Spatial relationship records:
* Start *

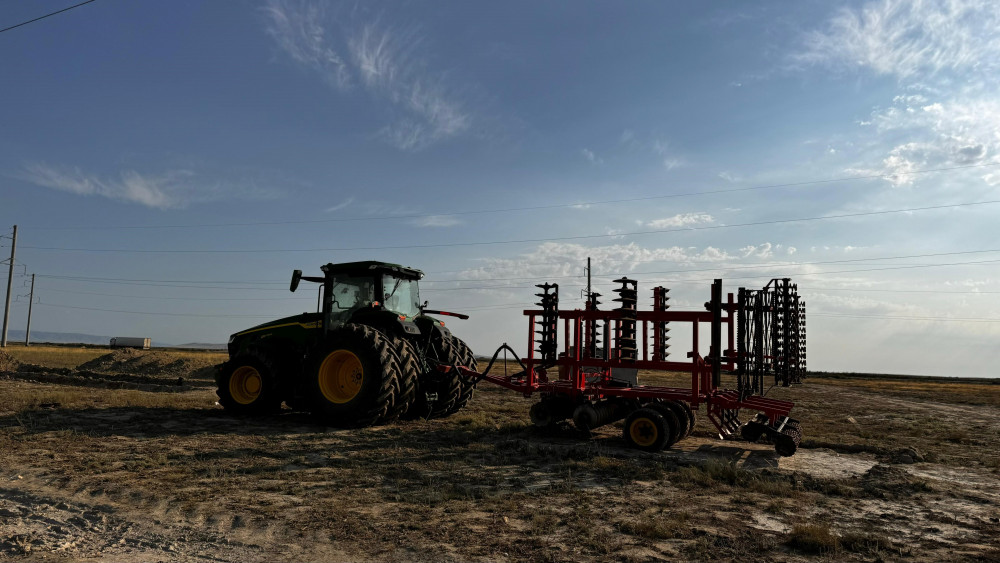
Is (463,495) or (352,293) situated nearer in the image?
(463,495)

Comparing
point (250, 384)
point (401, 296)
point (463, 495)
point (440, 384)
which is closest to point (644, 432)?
point (463, 495)

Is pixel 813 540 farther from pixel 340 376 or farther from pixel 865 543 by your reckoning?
pixel 340 376

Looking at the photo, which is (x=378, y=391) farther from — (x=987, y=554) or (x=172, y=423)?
(x=987, y=554)

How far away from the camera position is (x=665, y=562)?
4.01 metres

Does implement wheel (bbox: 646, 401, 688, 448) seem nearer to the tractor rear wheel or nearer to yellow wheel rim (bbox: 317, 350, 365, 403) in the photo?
the tractor rear wheel

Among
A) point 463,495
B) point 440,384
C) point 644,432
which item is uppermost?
point 440,384

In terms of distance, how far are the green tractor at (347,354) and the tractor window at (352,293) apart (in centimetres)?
2

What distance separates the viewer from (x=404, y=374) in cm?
938

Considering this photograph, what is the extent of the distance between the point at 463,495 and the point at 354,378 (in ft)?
15.6

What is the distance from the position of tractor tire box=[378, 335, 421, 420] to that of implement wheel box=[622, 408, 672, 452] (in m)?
3.38

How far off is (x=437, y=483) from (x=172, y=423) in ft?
19.5

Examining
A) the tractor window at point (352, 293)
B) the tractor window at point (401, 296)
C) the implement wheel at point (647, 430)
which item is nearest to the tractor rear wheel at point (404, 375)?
the tractor window at point (401, 296)

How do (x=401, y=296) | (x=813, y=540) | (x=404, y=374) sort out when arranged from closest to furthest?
1. (x=813, y=540)
2. (x=404, y=374)
3. (x=401, y=296)

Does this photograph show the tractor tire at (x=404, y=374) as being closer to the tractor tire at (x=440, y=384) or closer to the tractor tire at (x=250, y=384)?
the tractor tire at (x=440, y=384)
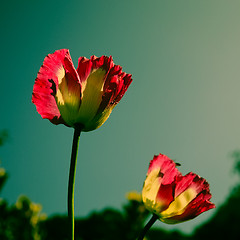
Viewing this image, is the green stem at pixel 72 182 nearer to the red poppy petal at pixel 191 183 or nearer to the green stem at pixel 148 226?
the green stem at pixel 148 226

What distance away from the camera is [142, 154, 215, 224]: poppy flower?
0.58 meters

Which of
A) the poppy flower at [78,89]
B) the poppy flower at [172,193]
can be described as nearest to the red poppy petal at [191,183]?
the poppy flower at [172,193]

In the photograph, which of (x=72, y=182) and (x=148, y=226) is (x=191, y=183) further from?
(x=72, y=182)

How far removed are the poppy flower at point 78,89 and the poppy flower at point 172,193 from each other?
185 mm

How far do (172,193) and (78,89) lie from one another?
0.29 m

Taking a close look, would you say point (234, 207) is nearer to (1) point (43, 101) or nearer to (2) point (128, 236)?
(2) point (128, 236)

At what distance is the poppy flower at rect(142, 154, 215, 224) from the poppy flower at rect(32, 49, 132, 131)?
185 mm

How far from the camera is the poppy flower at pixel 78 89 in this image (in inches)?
20.8

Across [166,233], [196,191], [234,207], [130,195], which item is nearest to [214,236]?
[234,207]

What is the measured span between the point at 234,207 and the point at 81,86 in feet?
62.7

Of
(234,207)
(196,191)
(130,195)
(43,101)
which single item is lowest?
(196,191)

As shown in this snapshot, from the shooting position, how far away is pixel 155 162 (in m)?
0.63

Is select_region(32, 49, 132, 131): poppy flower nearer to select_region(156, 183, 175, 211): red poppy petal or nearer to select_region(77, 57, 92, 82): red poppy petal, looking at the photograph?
select_region(77, 57, 92, 82): red poppy petal

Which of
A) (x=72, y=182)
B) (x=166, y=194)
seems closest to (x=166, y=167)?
(x=166, y=194)
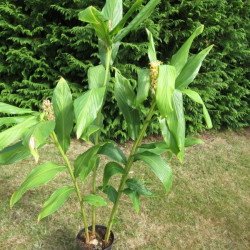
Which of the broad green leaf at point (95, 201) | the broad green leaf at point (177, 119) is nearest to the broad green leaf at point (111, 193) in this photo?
the broad green leaf at point (95, 201)

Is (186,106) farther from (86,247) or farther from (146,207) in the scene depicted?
(86,247)

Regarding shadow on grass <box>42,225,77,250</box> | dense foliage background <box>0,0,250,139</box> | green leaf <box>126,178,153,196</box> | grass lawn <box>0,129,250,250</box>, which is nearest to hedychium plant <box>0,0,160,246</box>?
green leaf <box>126,178,153,196</box>

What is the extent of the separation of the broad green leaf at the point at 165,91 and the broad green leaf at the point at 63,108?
1.64 feet

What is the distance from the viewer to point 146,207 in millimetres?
2689

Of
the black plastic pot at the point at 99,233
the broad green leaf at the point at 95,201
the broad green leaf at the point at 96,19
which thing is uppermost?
the broad green leaf at the point at 96,19

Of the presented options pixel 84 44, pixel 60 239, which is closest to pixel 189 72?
pixel 60 239

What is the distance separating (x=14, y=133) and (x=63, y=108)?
1.07ft

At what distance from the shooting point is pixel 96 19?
106cm

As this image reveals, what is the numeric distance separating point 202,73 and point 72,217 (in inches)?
113

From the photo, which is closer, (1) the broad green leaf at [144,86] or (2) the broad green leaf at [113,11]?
(1) the broad green leaf at [144,86]

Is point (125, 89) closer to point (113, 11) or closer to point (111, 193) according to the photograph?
point (113, 11)

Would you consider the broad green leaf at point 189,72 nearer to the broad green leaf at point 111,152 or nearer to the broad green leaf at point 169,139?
the broad green leaf at point 169,139

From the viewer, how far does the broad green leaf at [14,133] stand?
3.30 feet

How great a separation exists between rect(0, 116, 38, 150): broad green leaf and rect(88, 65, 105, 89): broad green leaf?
48 centimetres
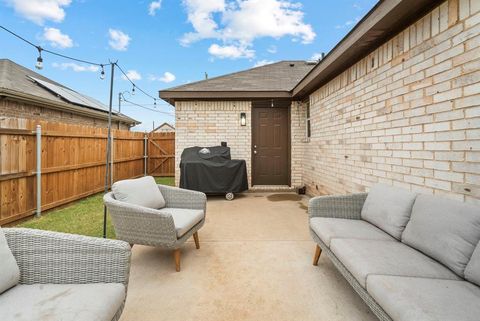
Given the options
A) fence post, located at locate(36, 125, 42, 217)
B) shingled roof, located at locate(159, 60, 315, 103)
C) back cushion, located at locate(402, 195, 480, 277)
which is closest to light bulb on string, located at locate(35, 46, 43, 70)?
fence post, located at locate(36, 125, 42, 217)

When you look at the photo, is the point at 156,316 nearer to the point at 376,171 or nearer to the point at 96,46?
the point at 376,171

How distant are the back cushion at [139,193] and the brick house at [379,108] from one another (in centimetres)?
293

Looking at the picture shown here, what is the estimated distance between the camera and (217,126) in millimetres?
6570

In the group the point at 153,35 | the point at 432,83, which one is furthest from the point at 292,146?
the point at 153,35

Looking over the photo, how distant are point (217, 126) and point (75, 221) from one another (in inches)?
155

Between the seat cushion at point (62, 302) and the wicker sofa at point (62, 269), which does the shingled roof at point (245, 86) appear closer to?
the wicker sofa at point (62, 269)

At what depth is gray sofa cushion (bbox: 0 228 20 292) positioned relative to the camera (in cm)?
119

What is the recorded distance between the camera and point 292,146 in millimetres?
6582

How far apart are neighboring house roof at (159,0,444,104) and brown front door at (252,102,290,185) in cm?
62

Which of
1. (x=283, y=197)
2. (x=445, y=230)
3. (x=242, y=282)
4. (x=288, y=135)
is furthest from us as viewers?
(x=288, y=135)

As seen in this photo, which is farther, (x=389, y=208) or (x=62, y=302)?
(x=389, y=208)

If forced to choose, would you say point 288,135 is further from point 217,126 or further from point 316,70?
point 316,70

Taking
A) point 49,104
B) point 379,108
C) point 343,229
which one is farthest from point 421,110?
point 49,104

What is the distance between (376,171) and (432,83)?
128 centimetres
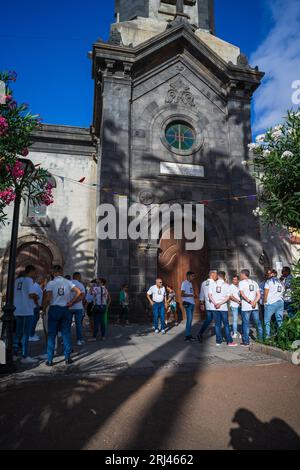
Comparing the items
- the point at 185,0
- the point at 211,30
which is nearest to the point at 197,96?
the point at 211,30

* End *

To be done: Copy out all the data exactly; skip the pictures.

Worked solution:
Is (463,495) or (352,293) situated nearer in the image?
(463,495)

Comparing
point (250, 384)
point (401, 296)
point (463, 495)
point (440, 384)
which is closest to point (644, 432)?
point (463, 495)

Is pixel 813 540 farther from pixel 340 376 or farther from pixel 865 543 by your reckoning?
pixel 340 376

Looking at the photo, which is (x=378, y=391) farther from — (x=987, y=554) or (x=172, y=423)?
(x=987, y=554)

How far away from the camera position is (x=665, y=562)?
4.01 metres

Does implement wheel (bbox: 646, 401, 688, 448) seem nearer to the tractor rear wheel or nearer to yellow wheel rim (bbox: 317, 350, 365, 403) in the photo?
the tractor rear wheel

Among
A) point 463,495
B) point 440,384
C) point 644,432
which item is uppermost?
point 440,384

In terms of distance, how far are the green tractor at (347,354) and the tractor window at (352,293) apart (in centimetres)?
2

What distance separates the viewer from (x=404, y=374) in cm?
938

Considering this photograph, what is the extent of the distance between the point at 463,495 and the point at 354,378 (in ft)?
15.6

What is the distance from the position of tractor tire box=[378, 335, 421, 420] to that of implement wheel box=[622, 408, 672, 452] (in m)?
3.38

How far off is (x=437, y=483) from (x=172, y=423) in ft?
19.5

Examining
A) the tractor window at point (352, 293)
B) the tractor window at point (401, 296)
C) the implement wheel at point (647, 430)
which item is nearest to the tractor rear wheel at point (404, 375)?
the tractor window at point (401, 296)

How do (x=401, y=296) | (x=813, y=540) | (x=404, y=374) sort out when arranged from closest to furthest?
1. (x=813, y=540)
2. (x=404, y=374)
3. (x=401, y=296)

Does this photograph show the tractor tire at (x=404, y=374) as being closer to the tractor tire at (x=440, y=384) or closer to the tractor tire at (x=250, y=384)?
the tractor tire at (x=440, y=384)
Viewing this image, is the green stem at pixel 72 182 nearer to the red poppy petal at pixel 191 183 or nearer to the green stem at pixel 148 226?
the green stem at pixel 148 226

What distance away from the camera is [142, 154, 215, 224]: poppy flower?
0.58 meters

Which of
A) the poppy flower at [78,89]
B) the poppy flower at [172,193]
can be described as nearest to the red poppy petal at [191,183]?
the poppy flower at [172,193]

In the photograph, which of (x=72, y=182) and (x=148, y=226) is (x=191, y=183) further from?
(x=72, y=182)

How far removed are the poppy flower at point 78,89 and the poppy flower at point 172,193 from each other?
185 mm

How far do (172,193) and (78,89) lie from one another?
0.29 m

Taking a close look, would you say point (234, 207) is nearer to (1) point (43, 101) or nearer to (2) point (128, 236)?
(2) point (128, 236)

At what distance is the poppy flower at rect(142, 154, 215, 224) from the poppy flower at rect(32, 49, 132, 131)?
185 mm

How far from the camera is the poppy flower at pixel 78 89 in this image (in inches)?
20.8

Across [166,233], [196,191], [234,207], [130,195], which item is nearest to [214,236]?
[234,207]

What is the measured span between the point at 234,207 and the point at 81,86 in feet?
62.7

Of
(234,207)
(196,191)
(130,195)
(43,101)
which single item is lowest?
(196,191)

As shown in this snapshot, from the shooting position, how far away is pixel 155 162 (in m)?
0.63

Is select_region(32, 49, 132, 131): poppy flower nearer to select_region(156, 183, 175, 211): red poppy petal or nearer to select_region(77, 57, 92, 82): red poppy petal, looking at the photograph?
select_region(77, 57, 92, 82): red poppy petal

Which of
A) (x=72, y=182)
B) (x=166, y=194)
seems closest to (x=166, y=167)?
(x=166, y=194)
Which of the broad green leaf at point (95, 201) | the broad green leaf at point (177, 119) is nearest to the broad green leaf at point (111, 193) in this photo?
the broad green leaf at point (95, 201)

Is (186,106) farther from (86,247) or farther from (146,207) in the scene depicted?
(86,247)

Regarding shadow on grass <box>42,225,77,250</box> | dense foliage background <box>0,0,250,139</box> | green leaf <box>126,178,153,196</box> | grass lawn <box>0,129,250,250</box>, which is nearest to hedychium plant <box>0,0,160,246</box>?
green leaf <box>126,178,153,196</box>

What is the extent of the separation of the broad green leaf at the point at 165,91 and the broad green leaf at the point at 63,108?
1.64 feet

What is the distance from the viewer to point 146,207 in millimetres?
2689

Of
the black plastic pot at the point at 99,233
the broad green leaf at the point at 95,201
the broad green leaf at the point at 96,19
which thing is uppermost?
the broad green leaf at the point at 96,19

Of the presented options pixel 84 44, pixel 60 239, which is closest to pixel 189 72?
pixel 60 239

What is the distance separating (x=14, y=133) and (x=63, y=108)?
1.07ft

At what distance from the shooting point is pixel 96 19?
106cm

As this image reveals, what is the numeric distance separating point 202,73 and point 72,217 (in inches)?
113

From the photo, which is closer, (1) the broad green leaf at [144,86] or (2) the broad green leaf at [113,11]?
(1) the broad green leaf at [144,86]

Is point (125, 89) closer to point (113, 11) or closer to point (111, 193) according to the photograph?
point (113, 11)

Would you consider the broad green leaf at point 189,72 nearer to the broad green leaf at point 111,152 or nearer to the broad green leaf at point 169,139?
the broad green leaf at point 169,139

From the viewer, how far does the broad green leaf at [14,133] stand?
3.30 feet

How great a separation exists between rect(0, 116, 38, 150): broad green leaf and rect(88, 65, 105, 89): broad green leaf?
48 centimetres
Given the options
A) fence post, located at locate(36, 125, 42, 217)
B) shingled roof, located at locate(159, 60, 315, 103)
C) back cushion, located at locate(402, 195, 480, 277)
which is closest to light bulb on string, located at locate(35, 46, 43, 70)?
fence post, located at locate(36, 125, 42, 217)

When you look at the photo, is the point at 156,316 nearer to the point at 376,171 or nearer to the point at 96,46?
the point at 376,171

How distant are the back cushion at [139,193] and the brick house at [379,108] from one another (in centimetres)?
293

Looking at the picture shown here, what is the estimated distance between the camera and (217,126) in millimetres?
6570

In the group the point at 153,35 | the point at 432,83, which one is furthest from the point at 292,146?
the point at 153,35

Looking over the photo, how distant are point (217, 126) and point (75, 221) from one another (in inches)?
155

Between the seat cushion at point (62, 302) and the wicker sofa at point (62, 269), which does the shingled roof at point (245, 86) appear closer to?
the wicker sofa at point (62, 269)

At what depth is gray sofa cushion (bbox: 0 228 20 292) positioned relative to the camera (in cm)?
119

What is the recorded distance between the camera and point 292,146 in millimetres?
6582

How far apart are neighboring house roof at (159,0,444,104) and brown front door at (252,102,290,185) in cm?
62

Which of
1. (x=283, y=197)
2. (x=445, y=230)
3. (x=242, y=282)
4. (x=288, y=135)
is furthest from us as viewers?
(x=288, y=135)

As seen in this photo, which is farther, (x=389, y=208) or (x=62, y=302)?
(x=389, y=208)

If forced to choose, would you say point 288,135 is further from point 217,126 or further from point 316,70?
point 316,70

Taking
A) point 49,104
B) point 379,108
C) point 343,229
which one is farthest from point 421,110?
point 49,104

What is the distance between (376,171) and (432,83)?
128 centimetres
Comparing the items
- the point at 185,0
- the point at 211,30
which is nearest to the point at 197,96?
the point at 211,30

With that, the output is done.